Feature Importance & Selection
“Know which features your model actually relies on — then trust it more (or less)”
Permutation importance vs impurity (Gini) importance, SHAP unified attribution, drop-column importance, and how correlated features split scores unfairly — with interactive bar chart toggling between methods.
Prerequisites
Concepts Covered
∑Key Formulas
Permutation Importance
Accuracy drop when feature j is randomly shuffled — model-agnostic, works post-training
Gini Impurity Importance
Weighted impurity decrease across all splits on feature j — fast but biased toward cardinality
SHAP (kernel)
Shapley value: each feature's average marginal contribution over all feature coalitions
Drop-Column Importance
Gold standard but expensive — retrain once per feature
▶Interactive Simulation
Why Feature Importance Is Non-Negotiable
Machine learning models are often black boxes — they produce outputs but hide their reasoning. Feature importance methods peel back that opacity. They answer: which inputs does the model lean on most? This matters for three reasons: (1) Debugging: if your model leans heavily on 'random_noise', you have a data leakage problem. (2) Trust: regulators, doctors, and loan officers must understand model decisions — GDPR Article 22 mandates explainability for automated decisions. (3) Feature selection: importance scores guide dimensionality reduction. Dropping truly unimportant features reduces inference cost and prevents overfitting to noise.
A credit scoring model relying heavily on zip_code might be fair on training data but proxy for race — importance analysis surfaces this before deployment.
Two Philosophies: What Does 'Important' Mean?

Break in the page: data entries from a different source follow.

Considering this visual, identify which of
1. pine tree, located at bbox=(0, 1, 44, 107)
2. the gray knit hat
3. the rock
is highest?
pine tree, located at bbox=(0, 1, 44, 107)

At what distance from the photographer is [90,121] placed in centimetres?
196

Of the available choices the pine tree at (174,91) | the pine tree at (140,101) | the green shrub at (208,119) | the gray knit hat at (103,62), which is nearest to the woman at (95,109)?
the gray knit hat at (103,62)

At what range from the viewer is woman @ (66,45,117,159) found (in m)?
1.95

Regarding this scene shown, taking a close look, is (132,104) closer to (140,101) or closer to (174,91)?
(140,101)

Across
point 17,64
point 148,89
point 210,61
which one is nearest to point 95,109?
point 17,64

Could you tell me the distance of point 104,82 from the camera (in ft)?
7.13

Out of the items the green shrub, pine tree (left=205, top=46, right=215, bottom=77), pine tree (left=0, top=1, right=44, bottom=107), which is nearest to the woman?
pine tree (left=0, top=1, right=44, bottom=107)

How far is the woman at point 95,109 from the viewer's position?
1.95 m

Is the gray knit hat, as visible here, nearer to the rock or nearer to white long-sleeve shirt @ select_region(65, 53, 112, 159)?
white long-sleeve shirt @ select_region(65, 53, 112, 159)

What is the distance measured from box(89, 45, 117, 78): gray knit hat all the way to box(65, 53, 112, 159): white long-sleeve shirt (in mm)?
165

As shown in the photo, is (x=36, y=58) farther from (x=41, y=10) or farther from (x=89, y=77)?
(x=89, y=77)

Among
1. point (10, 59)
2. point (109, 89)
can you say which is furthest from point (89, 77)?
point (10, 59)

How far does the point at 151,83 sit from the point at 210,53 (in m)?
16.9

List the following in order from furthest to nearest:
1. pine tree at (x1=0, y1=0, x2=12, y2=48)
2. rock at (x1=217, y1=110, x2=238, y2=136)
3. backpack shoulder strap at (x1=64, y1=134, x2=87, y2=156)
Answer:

There are fundamentally two schools: (A) Structural importance asks 'how much did this feature help build the model?' — tree-based impurity importance is the canonical example, computed from split statistics during training. It's fast (no extra computation) but has a known bias: it inflates importance for high-cardinality continuous features like zip_code because there are more possible splits. (B) Functional importance asks 'how much does the model's predictions degrade if I break this feature?' — permutation importance shuffles each feature independently and measures the accuracy drop. It's model-agnostic, works with any estimator, and correctly assigns near-zero importance to random_noise features. The two approaches often disagree — and that disagreement is informative.
If impurity importance says zip_code is important but permutation importance says near-zero, the model learned spurious correlations from cardinality rather than signal.
Permutation Importance: Step by Step
Train your model on (X_train, y_train). Compute baseline metric (e.g., accuracy) on X_val.
For feature j in {1, …, p}: shuffle column j in X_val (replace with random permutation), compute metric on shuffled data, restore column j.
Importance of j = baseline metric − shuffled metric. High drop = important feature.
Repeat K times (default K=5 in sklearn) and average to reduce variance from random shuffles.
Sort features by importance score. Features with negative scores (model improves when shuffled) indicate harmful or leaky features.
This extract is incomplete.